God Has A Wonderful Plan For Your Life
Cain. Balaam. Korah. Judas. What do these four biblical characters have in common? They are the worst villains in the Bible. Cain out of envy murdered his brother. Balaam in greed seduced Israel into self-destructive sin. Korah rebelled to overthrow Moses. Judas driven by resentment betrayed Jesus.
How did they end up this way? Instead of respecting God, they became God’s critic. They believed that their ideas were better than His. Hence, they became ungodly.
Calling them ungodly does not mean that they were irreligious. They were very religious. Cain offered sacrifices to God; Balaam was a spokesperson for God; Korah aspired to be God’s high priest; and Judas was one of the Twelve Apostles who had preached repentance, cast out demons, and healed the sick (Mark 6:7–13).
But for them, God was a means to an end (1 Timothy 6:5–6). Religion was a program to be worked, not a relationship to be developed. Unlike the Apostle Paul whose driving passion was for an ever-deepening relationship with Christ, regardless the cost (Philippians 3:10), their drive was to grasp power that would enable them to fulfill their own definition of greatness, not God’s.

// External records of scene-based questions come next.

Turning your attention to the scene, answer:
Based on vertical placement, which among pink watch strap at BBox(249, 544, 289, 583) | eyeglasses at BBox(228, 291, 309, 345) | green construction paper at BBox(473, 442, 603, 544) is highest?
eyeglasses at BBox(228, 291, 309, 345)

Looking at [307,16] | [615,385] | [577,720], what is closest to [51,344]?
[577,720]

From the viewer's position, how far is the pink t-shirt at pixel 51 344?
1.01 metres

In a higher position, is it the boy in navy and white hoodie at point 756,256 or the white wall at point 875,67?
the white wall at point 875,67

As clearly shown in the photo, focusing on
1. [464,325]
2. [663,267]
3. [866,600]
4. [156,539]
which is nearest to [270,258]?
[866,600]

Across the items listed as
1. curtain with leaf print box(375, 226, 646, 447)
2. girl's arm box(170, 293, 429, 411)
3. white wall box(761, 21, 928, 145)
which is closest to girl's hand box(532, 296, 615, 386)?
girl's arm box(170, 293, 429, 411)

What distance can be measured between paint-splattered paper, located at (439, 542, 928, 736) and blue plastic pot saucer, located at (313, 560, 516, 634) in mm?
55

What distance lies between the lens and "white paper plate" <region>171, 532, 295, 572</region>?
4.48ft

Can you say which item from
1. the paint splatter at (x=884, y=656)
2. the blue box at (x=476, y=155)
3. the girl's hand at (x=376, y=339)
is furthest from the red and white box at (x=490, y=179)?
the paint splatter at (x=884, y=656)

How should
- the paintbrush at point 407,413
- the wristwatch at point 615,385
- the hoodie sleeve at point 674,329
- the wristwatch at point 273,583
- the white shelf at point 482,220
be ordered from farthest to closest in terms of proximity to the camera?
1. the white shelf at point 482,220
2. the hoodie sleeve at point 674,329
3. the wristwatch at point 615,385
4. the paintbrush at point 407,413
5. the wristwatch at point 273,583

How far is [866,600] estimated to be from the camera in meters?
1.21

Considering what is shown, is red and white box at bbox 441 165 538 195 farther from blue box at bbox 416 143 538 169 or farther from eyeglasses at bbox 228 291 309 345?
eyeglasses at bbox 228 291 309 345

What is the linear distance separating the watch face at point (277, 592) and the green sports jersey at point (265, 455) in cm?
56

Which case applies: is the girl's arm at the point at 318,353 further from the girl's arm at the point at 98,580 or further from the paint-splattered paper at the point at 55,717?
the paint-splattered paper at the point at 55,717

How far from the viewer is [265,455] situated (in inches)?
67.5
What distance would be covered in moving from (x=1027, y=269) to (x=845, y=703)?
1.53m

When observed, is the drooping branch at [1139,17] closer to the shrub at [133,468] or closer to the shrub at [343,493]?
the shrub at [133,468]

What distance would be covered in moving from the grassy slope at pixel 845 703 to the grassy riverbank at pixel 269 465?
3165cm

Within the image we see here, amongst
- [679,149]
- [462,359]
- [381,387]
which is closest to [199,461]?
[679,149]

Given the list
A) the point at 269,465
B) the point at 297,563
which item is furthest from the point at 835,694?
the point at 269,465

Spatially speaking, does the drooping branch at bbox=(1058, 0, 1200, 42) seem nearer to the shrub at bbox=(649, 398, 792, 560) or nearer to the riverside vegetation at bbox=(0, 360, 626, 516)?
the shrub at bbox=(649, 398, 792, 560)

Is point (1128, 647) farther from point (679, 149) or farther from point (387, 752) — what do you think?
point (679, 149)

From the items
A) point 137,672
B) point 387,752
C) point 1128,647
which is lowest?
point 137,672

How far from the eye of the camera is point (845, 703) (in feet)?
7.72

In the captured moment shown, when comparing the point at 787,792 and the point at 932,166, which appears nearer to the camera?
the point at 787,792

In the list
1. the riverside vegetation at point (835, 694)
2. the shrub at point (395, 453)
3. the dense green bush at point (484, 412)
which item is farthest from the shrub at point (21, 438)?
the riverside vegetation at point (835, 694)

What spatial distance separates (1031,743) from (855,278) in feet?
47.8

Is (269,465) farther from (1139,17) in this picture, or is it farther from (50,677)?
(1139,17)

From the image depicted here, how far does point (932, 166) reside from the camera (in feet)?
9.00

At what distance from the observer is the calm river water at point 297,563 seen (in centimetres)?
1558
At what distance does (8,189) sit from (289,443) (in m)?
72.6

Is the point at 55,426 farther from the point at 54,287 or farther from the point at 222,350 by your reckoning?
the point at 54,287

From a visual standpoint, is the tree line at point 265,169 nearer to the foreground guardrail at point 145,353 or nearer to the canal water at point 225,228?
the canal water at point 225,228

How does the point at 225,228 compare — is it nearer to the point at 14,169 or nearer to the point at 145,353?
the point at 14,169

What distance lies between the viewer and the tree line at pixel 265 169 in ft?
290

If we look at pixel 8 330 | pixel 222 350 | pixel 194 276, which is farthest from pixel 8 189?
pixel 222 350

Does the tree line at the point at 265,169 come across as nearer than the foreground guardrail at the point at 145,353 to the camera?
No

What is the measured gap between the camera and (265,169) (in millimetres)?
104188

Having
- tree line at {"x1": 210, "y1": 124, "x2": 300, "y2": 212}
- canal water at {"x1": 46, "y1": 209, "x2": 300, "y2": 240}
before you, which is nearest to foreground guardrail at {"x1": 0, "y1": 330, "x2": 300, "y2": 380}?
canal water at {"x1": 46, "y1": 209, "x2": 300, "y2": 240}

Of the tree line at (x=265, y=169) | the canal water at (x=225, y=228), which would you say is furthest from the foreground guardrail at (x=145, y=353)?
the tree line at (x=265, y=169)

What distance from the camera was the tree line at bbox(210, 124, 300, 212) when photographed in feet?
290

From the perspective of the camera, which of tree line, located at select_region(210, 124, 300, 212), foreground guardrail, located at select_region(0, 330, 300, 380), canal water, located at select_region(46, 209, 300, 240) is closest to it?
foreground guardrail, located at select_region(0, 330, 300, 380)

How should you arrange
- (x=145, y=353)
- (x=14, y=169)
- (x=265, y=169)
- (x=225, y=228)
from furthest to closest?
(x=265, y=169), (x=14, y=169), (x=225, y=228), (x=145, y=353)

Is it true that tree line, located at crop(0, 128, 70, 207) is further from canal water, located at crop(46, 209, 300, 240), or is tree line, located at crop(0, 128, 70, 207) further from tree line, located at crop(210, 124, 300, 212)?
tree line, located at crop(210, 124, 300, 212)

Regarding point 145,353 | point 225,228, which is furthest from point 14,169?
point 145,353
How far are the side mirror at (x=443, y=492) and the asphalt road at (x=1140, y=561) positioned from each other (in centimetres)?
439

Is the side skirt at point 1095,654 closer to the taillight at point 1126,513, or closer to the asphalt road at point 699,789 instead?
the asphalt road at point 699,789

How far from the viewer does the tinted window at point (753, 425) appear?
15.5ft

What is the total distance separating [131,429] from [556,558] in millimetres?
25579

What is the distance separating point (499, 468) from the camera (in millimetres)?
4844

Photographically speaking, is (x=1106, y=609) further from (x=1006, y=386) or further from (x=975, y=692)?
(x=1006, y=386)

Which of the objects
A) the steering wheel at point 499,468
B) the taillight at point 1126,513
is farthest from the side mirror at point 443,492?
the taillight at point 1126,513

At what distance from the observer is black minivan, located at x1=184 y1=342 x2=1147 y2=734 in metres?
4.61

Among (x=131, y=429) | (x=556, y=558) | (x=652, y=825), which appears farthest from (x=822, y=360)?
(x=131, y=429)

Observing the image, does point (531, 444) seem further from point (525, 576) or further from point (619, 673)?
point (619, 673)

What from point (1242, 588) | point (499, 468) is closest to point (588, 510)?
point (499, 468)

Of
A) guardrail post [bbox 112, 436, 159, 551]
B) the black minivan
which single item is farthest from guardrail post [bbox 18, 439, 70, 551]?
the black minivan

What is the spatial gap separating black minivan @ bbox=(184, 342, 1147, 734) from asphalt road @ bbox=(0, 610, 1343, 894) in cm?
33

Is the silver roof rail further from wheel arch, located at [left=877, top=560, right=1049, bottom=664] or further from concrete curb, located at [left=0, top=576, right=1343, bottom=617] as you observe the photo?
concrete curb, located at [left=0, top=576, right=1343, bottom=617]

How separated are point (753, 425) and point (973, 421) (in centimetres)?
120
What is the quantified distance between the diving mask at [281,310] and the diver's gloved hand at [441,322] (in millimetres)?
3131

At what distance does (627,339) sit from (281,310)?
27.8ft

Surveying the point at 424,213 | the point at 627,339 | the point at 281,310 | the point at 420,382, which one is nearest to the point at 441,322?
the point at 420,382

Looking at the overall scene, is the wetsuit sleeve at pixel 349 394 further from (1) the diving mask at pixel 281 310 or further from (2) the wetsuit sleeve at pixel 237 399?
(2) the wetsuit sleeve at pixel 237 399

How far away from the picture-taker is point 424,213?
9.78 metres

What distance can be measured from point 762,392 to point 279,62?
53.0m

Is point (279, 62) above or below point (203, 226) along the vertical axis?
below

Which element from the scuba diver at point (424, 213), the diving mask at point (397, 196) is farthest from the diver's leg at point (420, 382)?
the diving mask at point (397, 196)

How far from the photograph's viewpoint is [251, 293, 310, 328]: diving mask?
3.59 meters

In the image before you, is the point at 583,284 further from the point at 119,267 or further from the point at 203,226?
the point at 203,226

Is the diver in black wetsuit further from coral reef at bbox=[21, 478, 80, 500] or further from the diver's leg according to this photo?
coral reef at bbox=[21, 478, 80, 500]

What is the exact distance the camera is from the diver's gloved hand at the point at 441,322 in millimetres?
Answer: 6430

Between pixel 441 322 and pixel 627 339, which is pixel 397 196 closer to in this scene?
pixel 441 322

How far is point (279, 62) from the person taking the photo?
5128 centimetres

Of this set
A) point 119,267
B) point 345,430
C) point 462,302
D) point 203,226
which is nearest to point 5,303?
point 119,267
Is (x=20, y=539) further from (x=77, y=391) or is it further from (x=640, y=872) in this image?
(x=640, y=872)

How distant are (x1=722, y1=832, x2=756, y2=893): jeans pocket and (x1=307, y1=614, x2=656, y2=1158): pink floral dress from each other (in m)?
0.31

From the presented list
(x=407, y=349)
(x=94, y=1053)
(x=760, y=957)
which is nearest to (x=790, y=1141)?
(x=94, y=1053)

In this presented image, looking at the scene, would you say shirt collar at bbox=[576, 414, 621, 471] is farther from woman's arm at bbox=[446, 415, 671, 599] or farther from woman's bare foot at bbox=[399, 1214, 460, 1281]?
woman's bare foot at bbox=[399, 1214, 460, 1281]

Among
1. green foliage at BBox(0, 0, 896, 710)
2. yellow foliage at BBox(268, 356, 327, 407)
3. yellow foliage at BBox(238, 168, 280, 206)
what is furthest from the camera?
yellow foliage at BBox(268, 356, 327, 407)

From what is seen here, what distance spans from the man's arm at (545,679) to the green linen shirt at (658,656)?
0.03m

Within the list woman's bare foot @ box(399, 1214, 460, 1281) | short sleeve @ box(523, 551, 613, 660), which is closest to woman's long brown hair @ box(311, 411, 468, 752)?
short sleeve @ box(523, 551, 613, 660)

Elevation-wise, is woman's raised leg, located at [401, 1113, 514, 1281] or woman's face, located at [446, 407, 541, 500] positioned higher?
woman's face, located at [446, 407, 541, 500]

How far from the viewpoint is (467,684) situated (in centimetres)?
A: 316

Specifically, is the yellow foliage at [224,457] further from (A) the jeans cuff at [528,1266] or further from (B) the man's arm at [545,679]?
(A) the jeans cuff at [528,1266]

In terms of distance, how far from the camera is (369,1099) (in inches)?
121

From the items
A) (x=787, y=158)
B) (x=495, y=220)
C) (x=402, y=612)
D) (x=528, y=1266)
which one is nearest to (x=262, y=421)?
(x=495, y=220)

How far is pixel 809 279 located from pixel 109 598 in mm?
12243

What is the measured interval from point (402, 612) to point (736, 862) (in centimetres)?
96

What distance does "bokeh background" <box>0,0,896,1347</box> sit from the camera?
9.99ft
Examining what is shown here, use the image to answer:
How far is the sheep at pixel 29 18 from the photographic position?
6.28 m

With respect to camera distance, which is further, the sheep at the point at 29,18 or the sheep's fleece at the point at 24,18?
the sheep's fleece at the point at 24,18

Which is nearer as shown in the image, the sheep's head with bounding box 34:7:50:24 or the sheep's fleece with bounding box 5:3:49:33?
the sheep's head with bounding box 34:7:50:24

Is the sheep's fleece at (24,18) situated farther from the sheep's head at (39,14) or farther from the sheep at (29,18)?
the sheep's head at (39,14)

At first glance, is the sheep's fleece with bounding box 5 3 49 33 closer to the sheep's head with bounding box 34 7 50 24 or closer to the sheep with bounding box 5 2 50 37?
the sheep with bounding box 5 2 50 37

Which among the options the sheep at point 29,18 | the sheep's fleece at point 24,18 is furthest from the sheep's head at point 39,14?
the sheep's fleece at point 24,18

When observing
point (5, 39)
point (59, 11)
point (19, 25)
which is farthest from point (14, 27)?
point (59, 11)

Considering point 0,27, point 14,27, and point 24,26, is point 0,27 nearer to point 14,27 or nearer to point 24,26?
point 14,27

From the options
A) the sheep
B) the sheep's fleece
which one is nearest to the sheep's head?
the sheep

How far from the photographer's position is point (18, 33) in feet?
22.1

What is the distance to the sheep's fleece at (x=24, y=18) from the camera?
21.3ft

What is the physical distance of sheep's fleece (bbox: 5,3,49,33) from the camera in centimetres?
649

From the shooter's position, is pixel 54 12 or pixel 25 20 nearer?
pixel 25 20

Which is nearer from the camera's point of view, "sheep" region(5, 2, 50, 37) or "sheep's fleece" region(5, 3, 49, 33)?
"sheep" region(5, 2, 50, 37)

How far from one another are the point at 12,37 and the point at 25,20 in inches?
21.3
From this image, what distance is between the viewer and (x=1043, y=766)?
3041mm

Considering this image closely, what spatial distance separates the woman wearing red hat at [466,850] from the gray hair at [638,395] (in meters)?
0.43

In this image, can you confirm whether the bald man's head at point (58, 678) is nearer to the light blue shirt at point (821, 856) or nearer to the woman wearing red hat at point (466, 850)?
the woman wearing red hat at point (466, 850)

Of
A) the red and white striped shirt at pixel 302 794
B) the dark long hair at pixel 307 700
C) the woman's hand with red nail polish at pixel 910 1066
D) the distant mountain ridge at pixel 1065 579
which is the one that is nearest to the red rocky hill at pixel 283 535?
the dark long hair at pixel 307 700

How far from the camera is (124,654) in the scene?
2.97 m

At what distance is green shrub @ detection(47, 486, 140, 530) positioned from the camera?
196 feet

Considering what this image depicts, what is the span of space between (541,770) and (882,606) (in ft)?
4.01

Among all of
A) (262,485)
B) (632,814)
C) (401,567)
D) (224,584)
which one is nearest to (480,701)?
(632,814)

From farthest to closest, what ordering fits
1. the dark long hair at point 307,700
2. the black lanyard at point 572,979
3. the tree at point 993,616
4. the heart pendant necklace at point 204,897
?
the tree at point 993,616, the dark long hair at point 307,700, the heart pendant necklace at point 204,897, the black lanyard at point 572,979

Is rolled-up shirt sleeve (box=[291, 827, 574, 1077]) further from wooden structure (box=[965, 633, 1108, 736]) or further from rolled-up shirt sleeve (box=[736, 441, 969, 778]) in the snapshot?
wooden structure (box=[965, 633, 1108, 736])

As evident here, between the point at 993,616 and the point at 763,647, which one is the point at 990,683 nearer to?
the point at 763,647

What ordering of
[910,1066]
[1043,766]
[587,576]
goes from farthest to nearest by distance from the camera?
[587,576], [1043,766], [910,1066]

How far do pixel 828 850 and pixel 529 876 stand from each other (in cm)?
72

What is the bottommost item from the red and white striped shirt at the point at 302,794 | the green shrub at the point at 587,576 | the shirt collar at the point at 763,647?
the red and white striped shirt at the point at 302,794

Wanting to be great, glorious and noble is not a bad thing. God has placed within every one of us the ambition for significance. But we get in trouble when our ambition turns into selfish ambition (Philippians 2:3; James 4:14, 16). It’s not the passion that is wrong; it’s the path we choose. We rely upon our own definition of what makes for greatness, instead of God’s.
Jesus defined greatness as coming through channels that are counter-intuitive to our human nature; being least instead of most, being last instead of first, and being slaves rather than masters (Luke 9:48; Matthew 20:16, 26). In His Kingdom, significance is found when we “deny ourselves, take up our cross and follow Him” (Matthew 16:24) without regard to where that might lead.
In contrast, Cain, Korah, Balaam and Judas were unwilling to accept what God had planned for their lives. They were determined to follow their own plan, which invariably led them further and further away from God and the greatness they so desperately desired. Rather than becoming great, they became small, petty, and ultimately pathetic.
What they never understood was that God had a wonderful plan for their lives; He created them for greatness (John 14:12), for glory (Romans 8:17), and for nobility and dignity (Ephesians 2:6). But they simply didn’t trust God.
Why not? Because His plan rarely looks like anything we would design. It usually involves unwelcome loss, pain, disappointment and failure. Yet within those bad things, there is a strange kind of pleasure. His presence transforms our humiliation into honor, our shame into glory, and our insignificance into greatness. But it is only found when we “humble ourselves before the Lord” and allow Him to “lift us up” (James 4:10), rather than trying to do it ourselves.